His fingers tightened around his coffee mug. He took a swallow to buy some time. He couldn’t see any reason not to share the small amount of information he had. He’d already told her most of it anyhow.
“According to Kathy Walsh—she’s the house mother, I guess you’d call her. Anyhow, according to Kathy, Valerie went to her room shortly before eleven. In the morning, she was gone. Her son and her clothes and her car were still there. Even her purse. She wasn’t.”
He found he was gripping the cup tightly enough to snap the handle and set it down. Teri’s expression was equally bleak.
“No one heard a thing. The house alarm was still armed for the night. All the doors and windows were locked. One of the kids heard her son crying that morning and Kathy went up to check on them.”
A flash of sympathy, almost pain, came and went in her expressive, too green eyes.
“The chief of police is a friend of mine. Wyatt’s wife is the founder of the shelter so he was called in right away. He discovered the broken cell phone in back by the fountain,” he went on more calmly. “Wyatt thinks it belonged to Valerie, but he’s checking to confirm that. He came to see me right after he found the phone.”
“Why?”
There was no need to tell her how Wyatt had questioned him about R.J.’s argument with Valerie the evening she disappeared. Wyatt had only been doing his job. And quite possibly that argument was responsible for her disappearance. If he hadn’t pressured her to talk to Wyatt and press charges against her husband, maybe she wouldn’t have run.

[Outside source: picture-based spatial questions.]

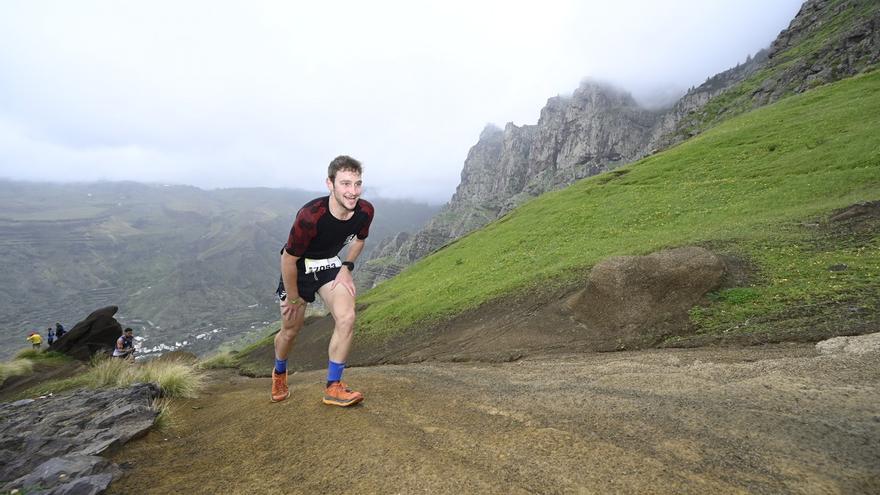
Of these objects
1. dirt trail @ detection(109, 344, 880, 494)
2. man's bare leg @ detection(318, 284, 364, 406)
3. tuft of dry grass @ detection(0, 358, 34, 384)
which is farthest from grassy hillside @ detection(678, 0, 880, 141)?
tuft of dry grass @ detection(0, 358, 34, 384)

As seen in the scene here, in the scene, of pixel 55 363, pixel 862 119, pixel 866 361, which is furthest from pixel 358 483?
pixel 862 119

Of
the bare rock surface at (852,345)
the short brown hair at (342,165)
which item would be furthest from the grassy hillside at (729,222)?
the short brown hair at (342,165)

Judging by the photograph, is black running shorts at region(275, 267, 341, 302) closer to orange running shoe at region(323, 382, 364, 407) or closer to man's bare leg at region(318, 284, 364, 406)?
man's bare leg at region(318, 284, 364, 406)

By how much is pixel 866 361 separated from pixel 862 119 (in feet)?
116

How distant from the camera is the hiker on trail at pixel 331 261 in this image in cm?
716

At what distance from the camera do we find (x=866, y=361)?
629cm

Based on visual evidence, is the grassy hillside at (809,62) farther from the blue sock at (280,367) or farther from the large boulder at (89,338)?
the large boulder at (89,338)

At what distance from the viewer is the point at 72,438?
23.1ft

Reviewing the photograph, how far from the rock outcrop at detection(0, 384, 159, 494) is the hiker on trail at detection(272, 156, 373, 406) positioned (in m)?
2.43

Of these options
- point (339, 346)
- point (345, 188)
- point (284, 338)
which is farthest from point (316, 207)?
point (284, 338)

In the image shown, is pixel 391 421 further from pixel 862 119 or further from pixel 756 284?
pixel 862 119

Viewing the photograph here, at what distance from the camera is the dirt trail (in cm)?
404

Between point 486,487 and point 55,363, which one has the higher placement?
point 486,487

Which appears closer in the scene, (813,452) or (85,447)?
(813,452)
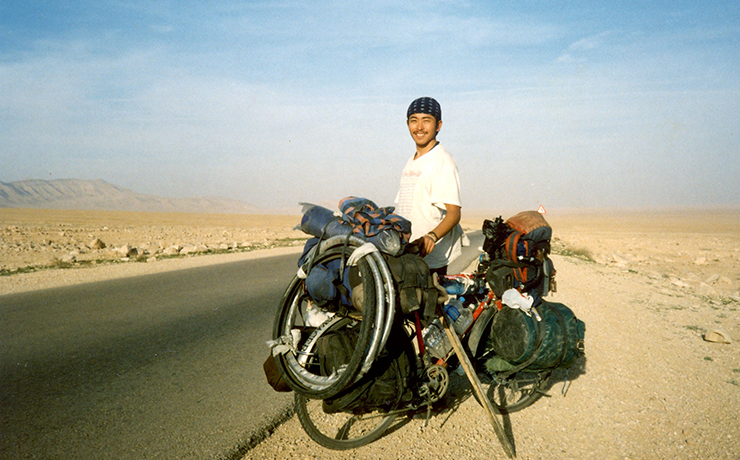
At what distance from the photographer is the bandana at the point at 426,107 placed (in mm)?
3225

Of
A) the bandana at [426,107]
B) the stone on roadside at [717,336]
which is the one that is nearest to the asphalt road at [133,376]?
the bandana at [426,107]

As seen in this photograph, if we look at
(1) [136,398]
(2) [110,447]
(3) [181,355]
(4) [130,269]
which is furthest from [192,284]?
(2) [110,447]

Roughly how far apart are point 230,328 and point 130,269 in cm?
708

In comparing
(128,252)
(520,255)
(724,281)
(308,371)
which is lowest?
(724,281)

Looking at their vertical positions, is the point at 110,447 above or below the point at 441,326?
below

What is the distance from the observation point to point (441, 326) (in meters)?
3.23

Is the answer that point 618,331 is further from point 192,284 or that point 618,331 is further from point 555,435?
point 192,284

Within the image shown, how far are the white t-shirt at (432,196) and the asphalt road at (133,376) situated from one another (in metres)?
1.84

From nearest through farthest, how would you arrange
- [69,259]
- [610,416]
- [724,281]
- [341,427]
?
[341,427] < [610,416] < [724,281] < [69,259]

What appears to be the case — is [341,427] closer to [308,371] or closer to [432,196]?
[308,371]

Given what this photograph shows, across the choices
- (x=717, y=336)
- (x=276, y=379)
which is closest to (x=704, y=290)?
(x=717, y=336)

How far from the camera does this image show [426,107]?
3.23 meters

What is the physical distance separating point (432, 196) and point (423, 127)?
19.1 inches

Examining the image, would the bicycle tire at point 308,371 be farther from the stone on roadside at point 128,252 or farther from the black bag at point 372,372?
the stone on roadside at point 128,252
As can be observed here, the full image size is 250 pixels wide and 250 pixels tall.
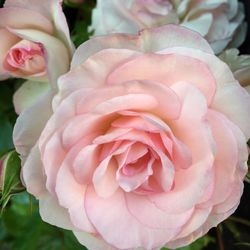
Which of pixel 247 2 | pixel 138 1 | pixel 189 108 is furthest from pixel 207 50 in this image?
pixel 247 2

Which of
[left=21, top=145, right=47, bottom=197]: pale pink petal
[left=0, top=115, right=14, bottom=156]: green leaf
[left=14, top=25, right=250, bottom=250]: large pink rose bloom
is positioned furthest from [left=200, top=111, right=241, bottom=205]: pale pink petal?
[left=0, top=115, right=14, bottom=156]: green leaf

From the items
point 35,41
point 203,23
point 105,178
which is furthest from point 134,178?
point 203,23

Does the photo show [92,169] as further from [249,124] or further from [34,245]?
[34,245]

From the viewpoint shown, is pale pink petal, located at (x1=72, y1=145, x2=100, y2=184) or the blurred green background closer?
pale pink petal, located at (x1=72, y1=145, x2=100, y2=184)

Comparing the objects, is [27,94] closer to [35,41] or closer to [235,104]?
[35,41]

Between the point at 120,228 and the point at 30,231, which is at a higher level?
the point at 120,228

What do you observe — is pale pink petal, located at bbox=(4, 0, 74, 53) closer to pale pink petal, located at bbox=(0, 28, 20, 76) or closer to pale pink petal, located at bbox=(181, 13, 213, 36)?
pale pink petal, located at bbox=(0, 28, 20, 76)
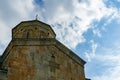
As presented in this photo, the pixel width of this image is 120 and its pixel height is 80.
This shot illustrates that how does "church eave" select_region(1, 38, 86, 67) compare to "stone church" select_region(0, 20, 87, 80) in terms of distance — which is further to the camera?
"church eave" select_region(1, 38, 86, 67)

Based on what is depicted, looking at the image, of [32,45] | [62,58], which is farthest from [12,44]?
[62,58]

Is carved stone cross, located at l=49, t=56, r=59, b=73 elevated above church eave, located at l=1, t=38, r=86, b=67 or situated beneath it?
situated beneath

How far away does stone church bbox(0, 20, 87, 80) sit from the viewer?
35.1 feet

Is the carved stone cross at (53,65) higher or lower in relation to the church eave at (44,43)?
lower

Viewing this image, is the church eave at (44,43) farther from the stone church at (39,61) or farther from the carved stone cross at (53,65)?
the carved stone cross at (53,65)

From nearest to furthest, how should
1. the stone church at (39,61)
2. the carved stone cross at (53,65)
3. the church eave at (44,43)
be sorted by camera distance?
the stone church at (39,61) < the carved stone cross at (53,65) < the church eave at (44,43)

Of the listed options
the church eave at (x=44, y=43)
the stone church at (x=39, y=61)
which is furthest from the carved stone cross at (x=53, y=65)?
the church eave at (x=44, y=43)

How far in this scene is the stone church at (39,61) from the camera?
35.1 feet

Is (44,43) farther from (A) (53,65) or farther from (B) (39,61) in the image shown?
(A) (53,65)

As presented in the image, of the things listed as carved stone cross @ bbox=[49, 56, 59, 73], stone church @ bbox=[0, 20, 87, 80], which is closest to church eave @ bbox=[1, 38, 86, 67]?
stone church @ bbox=[0, 20, 87, 80]

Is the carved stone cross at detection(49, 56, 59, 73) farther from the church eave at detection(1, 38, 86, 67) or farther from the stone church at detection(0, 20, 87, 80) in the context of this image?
the church eave at detection(1, 38, 86, 67)

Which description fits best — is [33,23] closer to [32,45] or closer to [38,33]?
[38,33]

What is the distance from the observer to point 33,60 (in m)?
11.2

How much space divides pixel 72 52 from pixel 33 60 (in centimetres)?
291
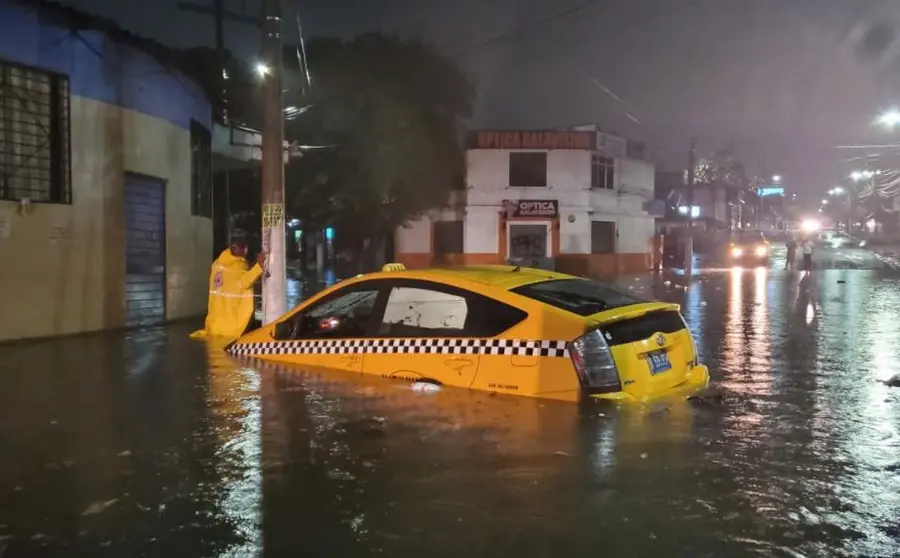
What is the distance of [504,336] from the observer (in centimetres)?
686

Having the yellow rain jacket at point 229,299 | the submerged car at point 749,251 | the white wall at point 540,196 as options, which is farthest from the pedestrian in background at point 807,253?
the yellow rain jacket at point 229,299

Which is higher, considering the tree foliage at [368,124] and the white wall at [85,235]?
the tree foliage at [368,124]

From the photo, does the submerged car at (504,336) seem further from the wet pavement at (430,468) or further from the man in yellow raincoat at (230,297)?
the man in yellow raincoat at (230,297)

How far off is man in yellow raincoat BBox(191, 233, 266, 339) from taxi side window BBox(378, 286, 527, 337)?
4.77 metres

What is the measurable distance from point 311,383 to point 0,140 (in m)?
6.59

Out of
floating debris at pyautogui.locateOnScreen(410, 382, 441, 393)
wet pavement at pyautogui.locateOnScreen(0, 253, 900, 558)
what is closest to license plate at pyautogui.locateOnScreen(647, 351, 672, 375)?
wet pavement at pyautogui.locateOnScreen(0, 253, 900, 558)

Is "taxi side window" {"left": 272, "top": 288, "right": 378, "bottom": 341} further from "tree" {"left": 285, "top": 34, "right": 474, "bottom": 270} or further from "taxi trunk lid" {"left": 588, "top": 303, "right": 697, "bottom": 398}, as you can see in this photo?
"tree" {"left": 285, "top": 34, "right": 474, "bottom": 270}

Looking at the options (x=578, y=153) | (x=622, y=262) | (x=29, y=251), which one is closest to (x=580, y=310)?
(x=29, y=251)

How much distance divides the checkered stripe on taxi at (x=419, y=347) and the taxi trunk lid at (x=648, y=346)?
40 centimetres

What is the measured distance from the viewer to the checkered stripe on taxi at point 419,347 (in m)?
6.64

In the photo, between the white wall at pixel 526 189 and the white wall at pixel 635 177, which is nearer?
the white wall at pixel 526 189

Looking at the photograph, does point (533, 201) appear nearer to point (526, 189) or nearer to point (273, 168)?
point (526, 189)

“I took her to Heartskeep. Wyatt thought maybe I knew where she had gone.”
Mistrust was back in Teri’s eyes. R.J. ignored it and continued.
“We searched the grounds until it got too dark to see. By then, it was raining hard enough to wash away any useful evidence of anything. The thing is, if she’d stayed close to the house someone would have found her.”
“Why would she have gone outside in the first place?”
R.J. raised and dropped his shoulders. “We don’t know. It’s possible she went to get something from her car before the house alarm was turned on and surprised someone on the grounds, possibly an intruder who had nothing to do with her husband. The crushed cell phone was found in some disturbed grass out in the maze. That’s quite a distance from the parking area and there were no signs of a struggle near the car, nor that anyone had been dragged there. I can’t come up with a single reason for her to have gone into the maze that night. It was dark and raining.”
Feeling the helpless anger once more, he had to force his tightly balled fingers to relax.
“Maybe she ran from someone and was trying to use the cell phone to call for help,” Teri suggested.
“Or she dropped it when she was unloading things from her car and someone else took the phone out back.”